=== REQUISITOS DE LA TAREA ===
Según el fragmento sobre el matrimonio cristiano, ¿quién instituyó el matrimonio y dónde lo hizo?

=== FRAGMENTO PROPORCIONADO ===
◆ ◆ ◆ ◆

El sentido sagrado del matrimonio cristiano

La palabra “sacramento” significa realidad o acción sagrada.

Jesucristo no instituyó el matrimonio, sino Dios Nuestro Señor en el Paraíso Terrenal. Lo que hizo fue consagrar,  convertir y atraer el matrimonio hacia El, haciendo la unión de los bautizados, en una acción sagrada, es decir un sacramento, siendo éste símbolo de una realidad sobrenatural y fuente de gracia.

Jesucristo en el sacramento del matrimonio, no suprimió ninguno de los valores naturales, que Dios Nuestro Señor había fomentado en esta institución, tales como la ternura, la alegría, la simpatía y la amistad entre los contrayentes. Lo que hizo Cristo, fue transfigurarlos y darles un carácter y un valor sobrenaturales, al hacer del matrimonio un sacramento. El dialogo total de cuerpo y alma entre los cónyuges sigue siendo el ideal en el matrimonio cristiano, tanto más cuanto que éste consiste precisamente en una participación en la unión total que existe entre Cristo y su Iglesia.

◆ ◆ ◆ ◆

=== MATERIAL PROPORCIONADO ===
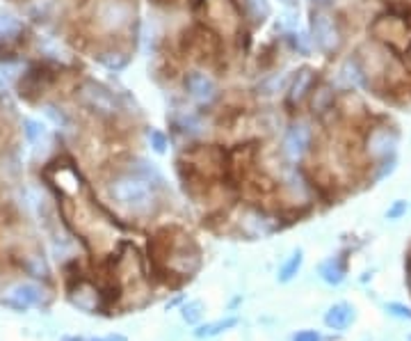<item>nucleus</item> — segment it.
Returning a JSON list of instances; mask_svg holds the SVG:
<instances>
[{"instance_id":"6e6552de","label":"nucleus","mask_w":411,"mask_h":341,"mask_svg":"<svg viewBox=\"0 0 411 341\" xmlns=\"http://www.w3.org/2000/svg\"><path fill=\"white\" fill-rule=\"evenodd\" d=\"M309 142H311V131L306 124H297L292 126L286 135V154L290 158H299L302 154L309 149Z\"/></svg>"},{"instance_id":"dca6fc26","label":"nucleus","mask_w":411,"mask_h":341,"mask_svg":"<svg viewBox=\"0 0 411 341\" xmlns=\"http://www.w3.org/2000/svg\"><path fill=\"white\" fill-rule=\"evenodd\" d=\"M331 105H334V92H331L329 87H320V90L313 94V110L325 112Z\"/></svg>"},{"instance_id":"2eb2a0df","label":"nucleus","mask_w":411,"mask_h":341,"mask_svg":"<svg viewBox=\"0 0 411 341\" xmlns=\"http://www.w3.org/2000/svg\"><path fill=\"white\" fill-rule=\"evenodd\" d=\"M233 325H238V318L236 316H231V318H224V320H215V323L210 325H203L201 330H197V337L203 339V337H215V335H220L222 330H229Z\"/></svg>"},{"instance_id":"f8f14e48","label":"nucleus","mask_w":411,"mask_h":341,"mask_svg":"<svg viewBox=\"0 0 411 341\" xmlns=\"http://www.w3.org/2000/svg\"><path fill=\"white\" fill-rule=\"evenodd\" d=\"M23 135L25 140L32 144V147H42L44 142H48V129L44 122L32 120V117H25L23 120Z\"/></svg>"},{"instance_id":"9d476101","label":"nucleus","mask_w":411,"mask_h":341,"mask_svg":"<svg viewBox=\"0 0 411 341\" xmlns=\"http://www.w3.org/2000/svg\"><path fill=\"white\" fill-rule=\"evenodd\" d=\"M352 320H355V309H352L350 305H345V303L334 305L325 314V323L331 330H345Z\"/></svg>"},{"instance_id":"423d86ee","label":"nucleus","mask_w":411,"mask_h":341,"mask_svg":"<svg viewBox=\"0 0 411 341\" xmlns=\"http://www.w3.org/2000/svg\"><path fill=\"white\" fill-rule=\"evenodd\" d=\"M44 300V291L35 287V284H18L9 291V296L3 300L5 305L14 307V309H28V307H35Z\"/></svg>"},{"instance_id":"f3484780","label":"nucleus","mask_w":411,"mask_h":341,"mask_svg":"<svg viewBox=\"0 0 411 341\" xmlns=\"http://www.w3.org/2000/svg\"><path fill=\"white\" fill-rule=\"evenodd\" d=\"M44 115L57 126V129H68V117H66V112L62 108H57V105H53V103H46L44 105Z\"/></svg>"},{"instance_id":"4468645a","label":"nucleus","mask_w":411,"mask_h":341,"mask_svg":"<svg viewBox=\"0 0 411 341\" xmlns=\"http://www.w3.org/2000/svg\"><path fill=\"white\" fill-rule=\"evenodd\" d=\"M320 275H322V279L327 282V284H340L342 277H345V270H342V266L338 264V261L331 259V261H325V264H322Z\"/></svg>"},{"instance_id":"0eeeda50","label":"nucleus","mask_w":411,"mask_h":341,"mask_svg":"<svg viewBox=\"0 0 411 341\" xmlns=\"http://www.w3.org/2000/svg\"><path fill=\"white\" fill-rule=\"evenodd\" d=\"M129 16H131V7L124 5L121 0H107V3H103L99 9V21L105 28H110V30L121 28L126 21H129Z\"/></svg>"},{"instance_id":"bb28decb","label":"nucleus","mask_w":411,"mask_h":341,"mask_svg":"<svg viewBox=\"0 0 411 341\" xmlns=\"http://www.w3.org/2000/svg\"><path fill=\"white\" fill-rule=\"evenodd\" d=\"M9 92V76L0 69V96H5Z\"/></svg>"},{"instance_id":"39448f33","label":"nucleus","mask_w":411,"mask_h":341,"mask_svg":"<svg viewBox=\"0 0 411 341\" xmlns=\"http://www.w3.org/2000/svg\"><path fill=\"white\" fill-rule=\"evenodd\" d=\"M185 87H188L192 99L199 101V103H210L215 99V94H218V85H215V81L201 71L188 74V78H185Z\"/></svg>"},{"instance_id":"6ab92c4d","label":"nucleus","mask_w":411,"mask_h":341,"mask_svg":"<svg viewBox=\"0 0 411 341\" xmlns=\"http://www.w3.org/2000/svg\"><path fill=\"white\" fill-rule=\"evenodd\" d=\"M299 266H302V252L297 250L295 255L290 257V261H288V264L281 268V272H279V279H281V282H290L292 277L297 275Z\"/></svg>"},{"instance_id":"aec40b11","label":"nucleus","mask_w":411,"mask_h":341,"mask_svg":"<svg viewBox=\"0 0 411 341\" xmlns=\"http://www.w3.org/2000/svg\"><path fill=\"white\" fill-rule=\"evenodd\" d=\"M183 318L188 320V323H197V320L201 318V303L199 300H194V303L183 307Z\"/></svg>"},{"instance_id":"c85d7f7f","label":"nucleus","mask_w":411,"mask_h":341,"mask_svg":"<svg viewBox=\"0 0 411 341\" xmlns=\"http://www.w3.org/2000/svg\"><path fill=\"white\" fill-rule=\"evenodd\" d=\"M409 287H411V261H409Z\"/></svg>"},{"instance_id":"20e7f679","label":"nucleus","mask_w":411,"mask_h":341,"mask_svg":"<svg viewBox=\"0 0 411 341\" xmlns=\"http://www.w3.org/2000/svg\"><path fill=\"white\" fill-rule=\"evenodd\" d=\"M400 135L395 129H388V126H379V129H373L366 138V151L370 158L375 161H386L393 158L395 149H398Z\"/></svg>"},{"instance_id":"f03ea898","label":"nucleus","mask_w":411,"mask_h":341,"mask_svg":"<svg viewBox=\"0 0 411 341\" xmlns=\"http://www.w3.org/2000/svg\"><path fill=\"white\" fill-rule=\"evenodd\" d=\"M78 101H81L85 108H90L99 115H114L117 112V99L114 94L107 90L105 85L96 81H85L78 87Z\"/></svg>"},{"instance_id":"f257e3e1","label":"nucleus","mask_w":411,"mask_h":341,"mask_svg":"<svg viewBox=\"0 0 411 341\" xmlns=\"http://www.w3.org/2000/svg\"><path fill=\"white\" fill-rule=\"evenodd\" d=\"M110 197L119 204V207L129 209L133 213H146L153 204V195L146 186V181L129 174V177H119L110 183Z\"/></svg>"},{"instance_id":"a211bd4d","label":"nucleus","mask_w":411,"mask_h":341,"mask_svg":"<svg viewBox=\"0 0 411 341\" xmlns=\"http://www.w3.org/2000/svg\"><path fill=\"white\" fill-rule=\"evenodd\" d=\"M99 62L105 64L107 69L119 71V69H124V67H126V57L119 51H105V53L99 55Z\"/></svg>"},{"instance_id":"ddd939ff","label":"nucleus","mask_w":411,"mask_h":341,"mask_svg":"<svg viewBox=\"0 0 411 341\" xmlns=\"http://www.w3.org/2000/svg\"><path fill=\"white\" fill-rule=\"evenodd\" d=\"M311 85H313V71H311V69H302V71H297L295 81H292V85H290L288 101H290V103H299V101L306 96V92L311 90Z\"/></svg>"},{"instance_id":"1a4fd4ad","label":"nucleus","mask_w":411,"mask_h":341,"mask_svg":"<svg viewBox=\"0 0 411 341\" xmlns=\"http://www.w3.org/2000/svg\"><path fill=\"white\" fill-rule=\"evenodd\" d=\"M23 35V23L12 14H0V46H9L18 42Z\"/></svg>"},{"instance_id":"4be33fe9","label":"nucleus","mask_w":411,"mask_h":341,"mask_svg":"<svg viewBox=\"0 0 411 341\" xmlns=\"http://www.w3.org/2000/svg\"><path fill=\"white\" fill-rule=\"evenodd\" d=\"M405 213H407V202L398 200V202H393V207L386 211V220H398V218H403Z\"/></svg>"},{"instance_id":"393cba45","label":"nucleus","mask_w":411,"mask_h":341,"mask_svg":"<svg viewBox=\"0 0 411 341\" xmlns=\"http://www.w3.org/2000/svg\"><path fill=\"white\" fill-rule=\"evenodd\" d=\"M151 142H153V149L155 151H165V147H167V140H165V135L158 133V131H151Z\"/></svg>"},{"instance_id":"c756f323","label":"nucleus","mask_w":411,"mask_h":341,"mask_svg":"<svg viewBox=\"0 0 411 341\" xmlns=\"http://www.w3.org/2000/svg\"><path fill=\"white\" fill-rule=\"evenodd\" d=\"M64 341H83V339H76V337H71V339H64Z\"/></svg>"},{"instance_id":"5701e85b","label":"nucleus","mask_w":411,"mask_h":341,"mask_svg":"<svg viewBox=\"0 0 411 341\" xmlns=\"http://www.w3.org/2000/svg\"><path fill=\"white\" fill-rule=\"evenodd\" d=\"M386 311H391V314L398 316V318H409L411 320V309L405 307V305H400V303H388Z\"/></svg>"},{"instance_id":"b1692460","label":"nucleus","mask_w":411,"mask_h":341,"mask_svg":"<svg viewBox=\"0 0 411 341\" xmlns=\"http://www.w3.org/2000/svg\"><path fill=\"white\" fill-rule=\"evenodd\" d=\"M25 268L30 270V275H35V277H42V275H46V264L42 261V257H35V264L25 266Z\"/></svg>"},{"instance_id":"2f4dec72","label":"nucleus","mask_w":411,"mask_h":341,"mask_svg":"<svg viewBox=\"0 0 411 341\" xmlns=\"http://www.w3.org/2000/svg\"><path fill=\"white\" fill-rule=\"evenodd\" d=\"M409 341H411V339H409Z\"/></svg>"},{"instance_id":"9b49d317","label":"nucleus","mask_w":411,"mask_h":341,"mask_svg":"<svg viewBox=\"0 0 411 341\" xmlns=\"http://www.w3.org/2000/svg\"><path fill=\"white\" fill-rule=\"evenodd\" d=\"M340 81L345 83L347 87H359L364 85V69H361V64L357 57H345L340 64Z\"/></svg>"},{"instance_id":"7c9ffc66","label":"nucleus","mask_w":411,"mask_h":341,"mask_svg":"<svg viewBox=\"0 0 411 341\" xmlns=\"http://www.w3.org/2000/svg\"><path fill=\"white\" fill-rule=\"evenodd\" d=\"M90 341H107V339H90Z\"/></svg>"},{"instance_id":"7ed1b4c3","label":"nucleus","mask_w":411,"mask_h":341,"mask_svg":"<svg viewBox=\"0 0 411 341\" xmlns=\"http://www.w3.org/2000/svg\"><path fill=\"white\" fill-rule=\"evenodd\" d=\"M311 33H313V42L318 44L320 51L325 53H336L340 48V28L338 23L331 18L327 12H322L318 9L316 14H313V21H311Z\"/></svg>"},{"instance_id":"412c9836","label":"nucleus","mask_w":411,"mask_h":341,"mask_svg":"<svg viewBox=\"0 0 411 341\" xmlns=\"http://www.w3.org/2000/svg\"><path fill=\"white\" fill-rule=\"evenodd\" d=\"M247 7L251 9V14L256 18H263L270 14V3L268 0H247Z\"/></svg>"},{"instance_id":"a878e982","label":"nucleus","mask_w":411,"mask_h":341,"mask_svg":"<svg viewBox=\"0 0 411 341\" xmlns=\"http://www.w3.org/2000/svg\"><path fill=\"white\" fill-rule=\"evenodd\" d=\"M322 337L316 333V330H302V333H297L295 337H292V341H320Z\"/></svg>"},{"instance_id":"cd10ccee","label":"nucleus","mask_w":411,"mask_h":341,"mask_svg":"<svg viewBox=\"0 0 411 341\" xmlns=\"http://www.w3.org/2000/svg\"><path fill=\"white\" fill-rule=\"evenodd\" d=\"M320 9H325V7H329V5H334V0H313Z\"/></svg>"}]
</instances>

◆ ◆ ◆ ◆

=== RESPUESTA ===
Lo instituyó Dios Nuestro Señor en el Paraíso Terrenal.